◆ Task prompt
Reproduce the section of the listing that begins at the line containing "Portret szary koński" and finishes at the line containing "45779 Mountain Pine". Include both end lines and nothing beyond them.

◆ Supplied information
--*--

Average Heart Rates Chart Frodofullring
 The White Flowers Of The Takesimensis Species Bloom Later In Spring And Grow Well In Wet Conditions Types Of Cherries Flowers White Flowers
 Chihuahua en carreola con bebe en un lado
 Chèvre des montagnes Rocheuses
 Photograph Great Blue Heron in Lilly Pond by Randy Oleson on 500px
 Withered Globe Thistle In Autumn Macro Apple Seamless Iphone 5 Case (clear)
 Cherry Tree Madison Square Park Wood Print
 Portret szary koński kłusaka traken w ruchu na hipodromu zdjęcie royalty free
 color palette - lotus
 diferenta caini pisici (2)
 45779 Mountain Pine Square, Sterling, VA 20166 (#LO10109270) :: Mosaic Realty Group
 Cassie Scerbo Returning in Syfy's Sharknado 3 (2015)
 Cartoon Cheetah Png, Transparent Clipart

--*--

◆ Expected output
 Portret szary koński kłusaka traken w ruchu na hipodromu zdjęcie royalty free
 color palette - lotus
 diferenta caini pisici (2)
 45779 Mountain Pine Square, Sterling, VA 20166 (#LO10109270) :: Mosaic Realty Group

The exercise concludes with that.